Your goal
Begin your copy at the line with "Extensions de cheveux" in the records below and end it at the line with "Форум туристических территорий", restating each line word for word; omit the pictures.

Data shown
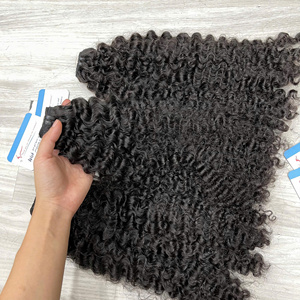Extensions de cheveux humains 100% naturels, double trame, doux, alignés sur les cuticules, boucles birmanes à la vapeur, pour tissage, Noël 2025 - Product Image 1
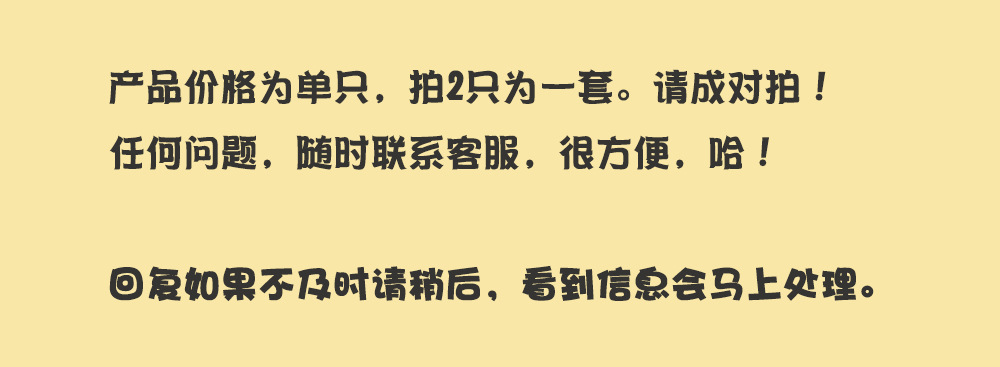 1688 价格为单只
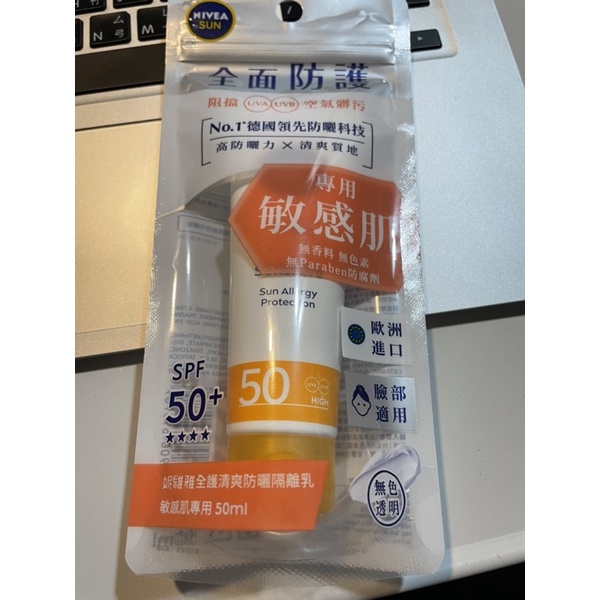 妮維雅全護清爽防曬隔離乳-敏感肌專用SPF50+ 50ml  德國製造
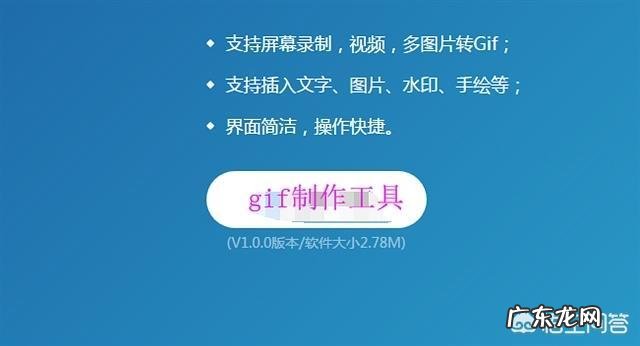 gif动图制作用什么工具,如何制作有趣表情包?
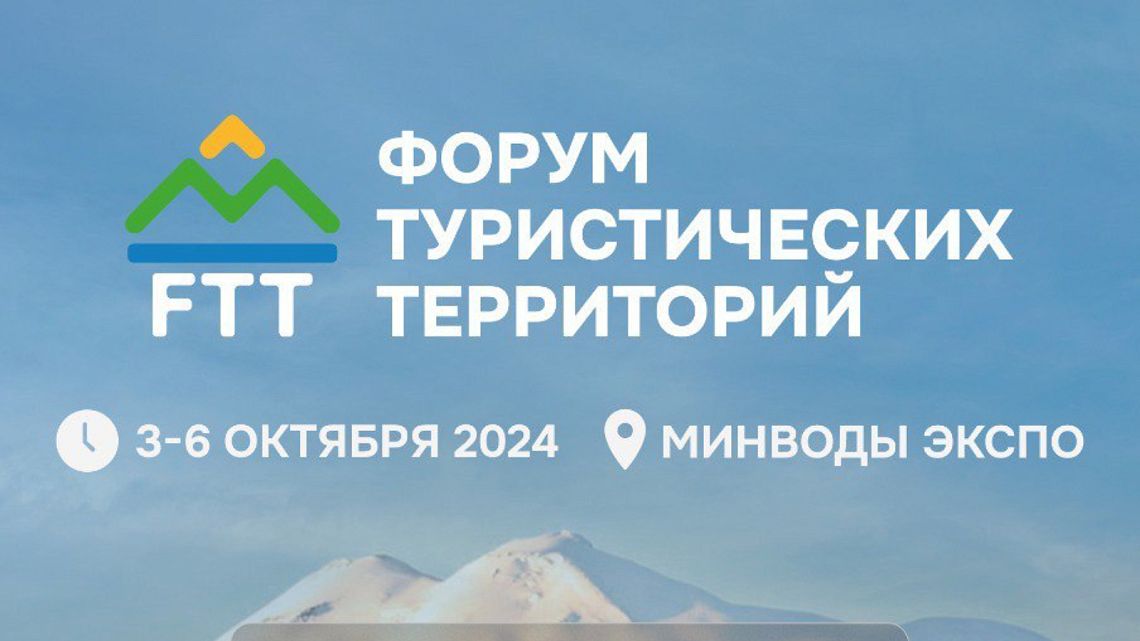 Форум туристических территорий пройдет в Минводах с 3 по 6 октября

--

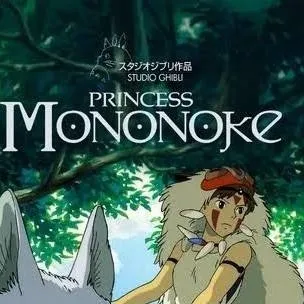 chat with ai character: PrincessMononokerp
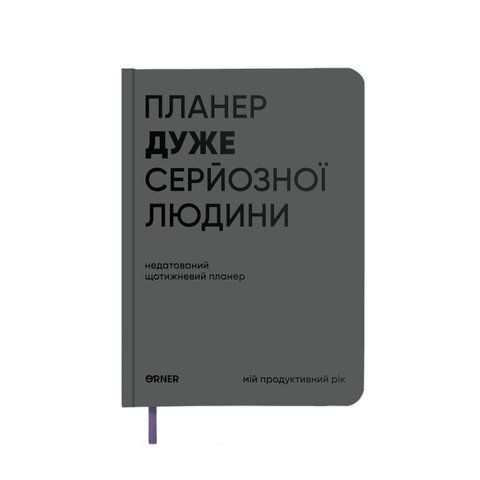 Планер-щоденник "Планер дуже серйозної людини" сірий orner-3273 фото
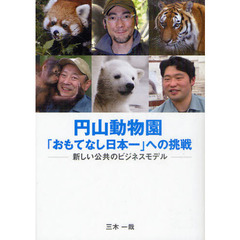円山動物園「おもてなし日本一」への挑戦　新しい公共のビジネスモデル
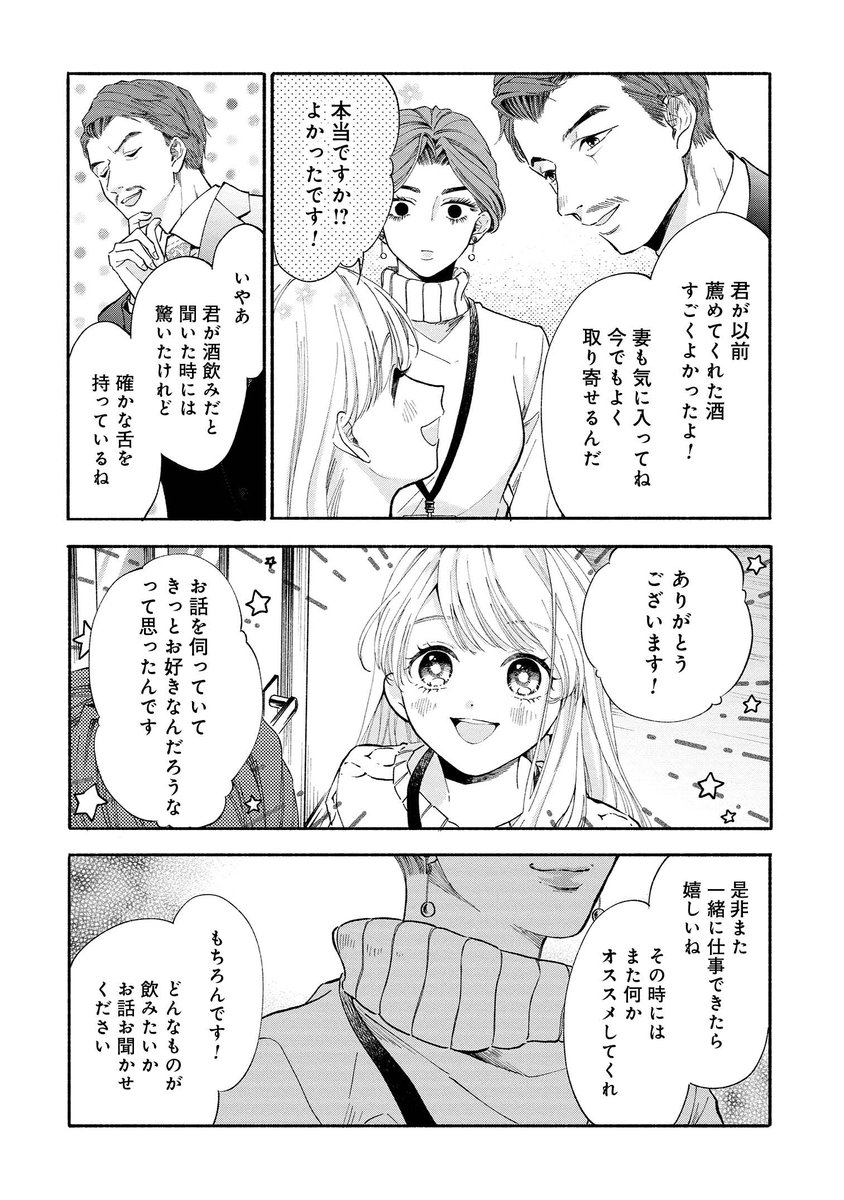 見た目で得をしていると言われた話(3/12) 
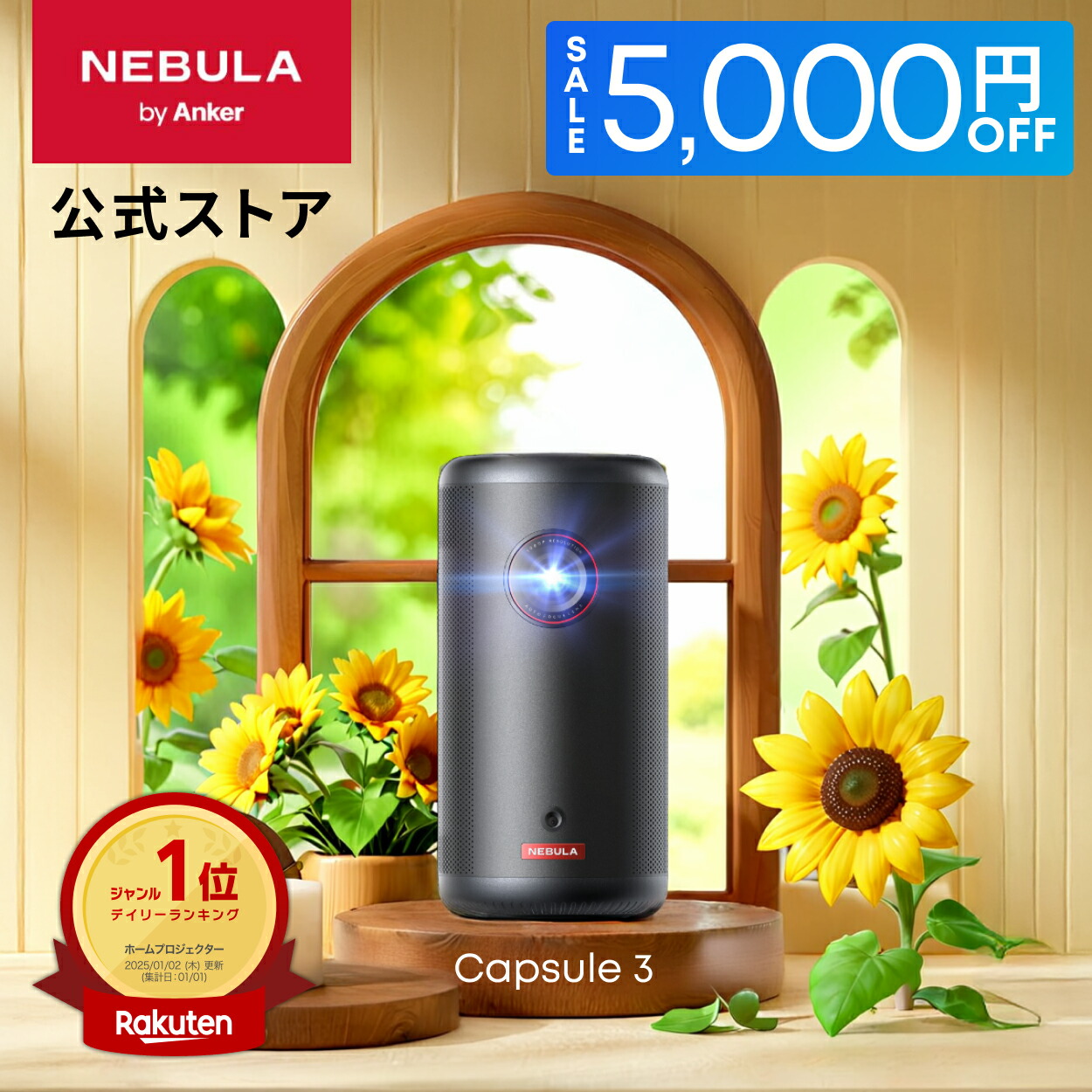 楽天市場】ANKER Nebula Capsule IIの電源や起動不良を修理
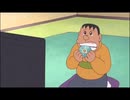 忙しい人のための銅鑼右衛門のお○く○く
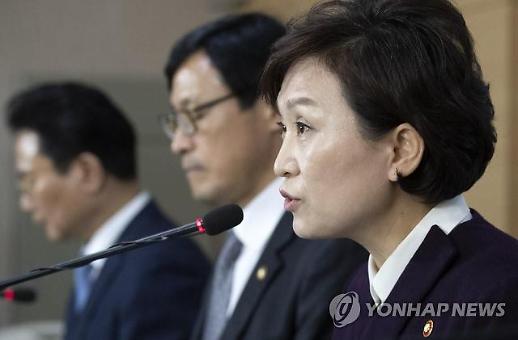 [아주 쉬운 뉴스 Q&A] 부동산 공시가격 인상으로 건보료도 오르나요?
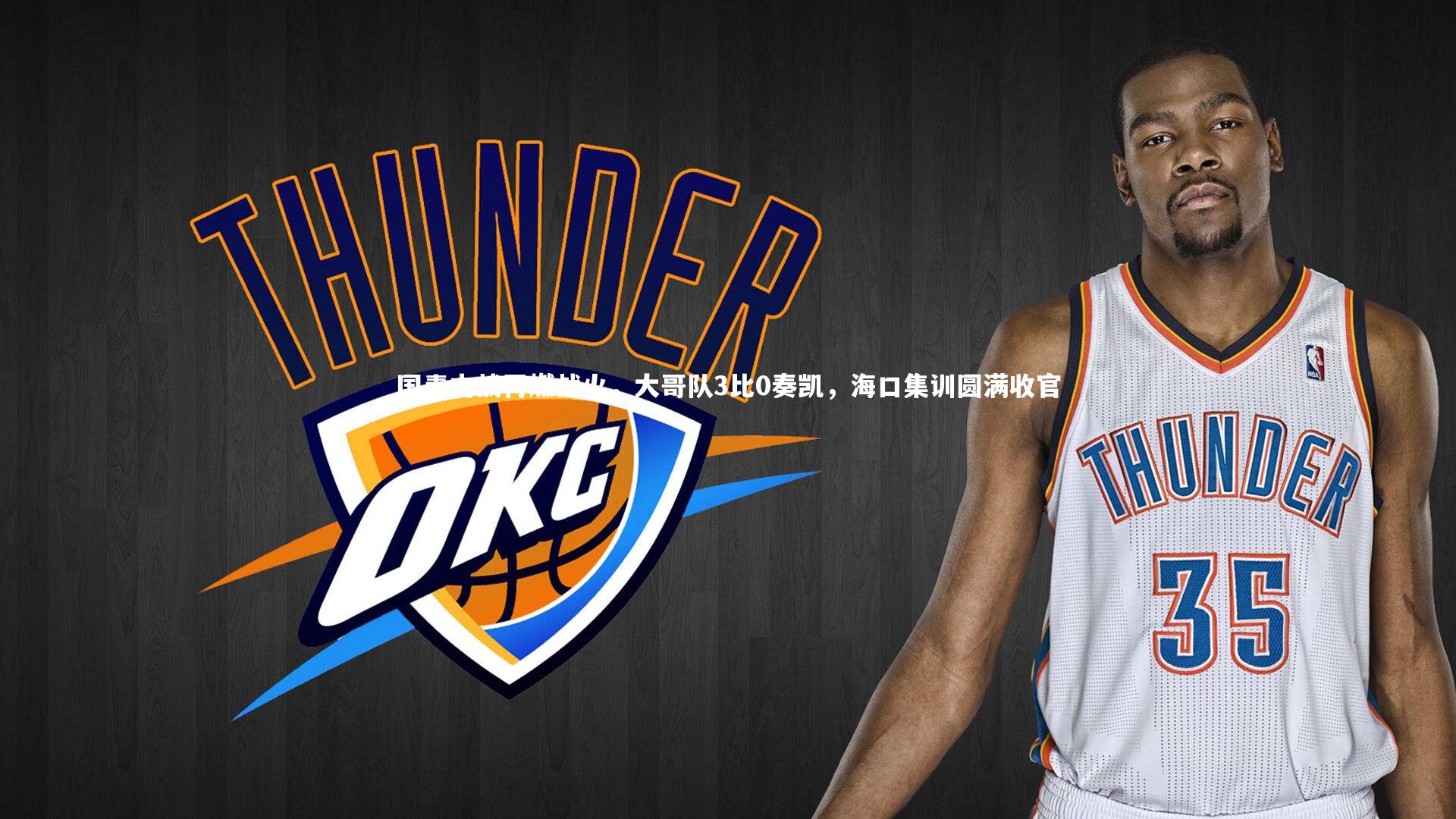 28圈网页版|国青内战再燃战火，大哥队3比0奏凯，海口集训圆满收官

--

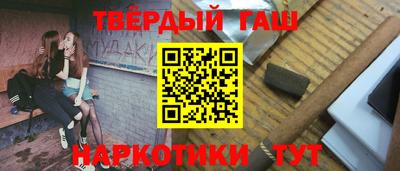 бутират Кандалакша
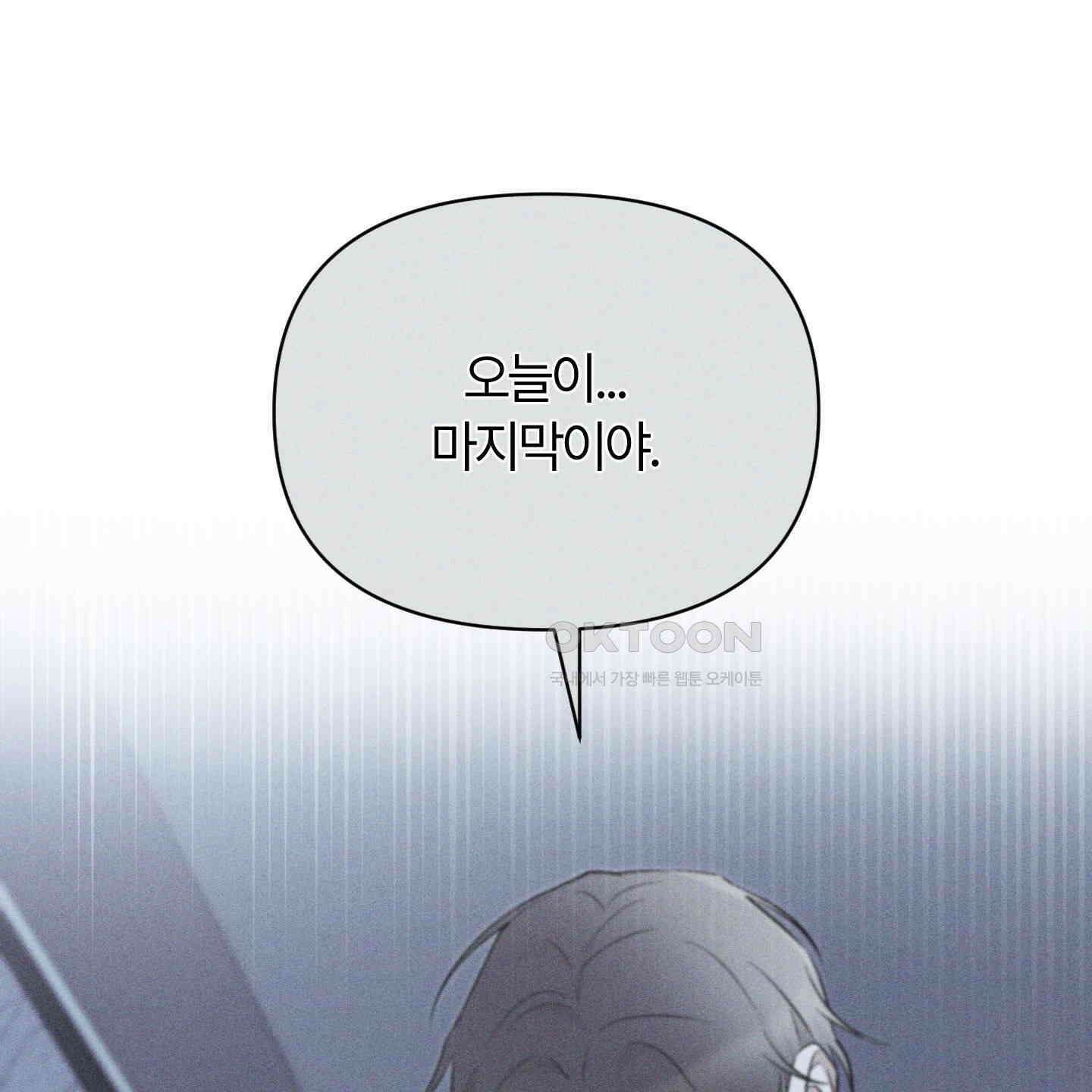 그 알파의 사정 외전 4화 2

Exercise answer
Extensions de cheveux humains 100% naturels, double trame, doux, alignés sur les cuticules, boucles birmanes à la vapeur, pour tissage, Noël 2025 - Product Image 1
 1688 价格为单只
 妮維雅全護清爽防曬隔離乳-敏感肌專用SPF50+ 50ml  德國製造
 gif动图制作用什么工具,如何制作有趣表情包?
 Форум туристических территорий пройдет в Минводах с 3 по 6 октября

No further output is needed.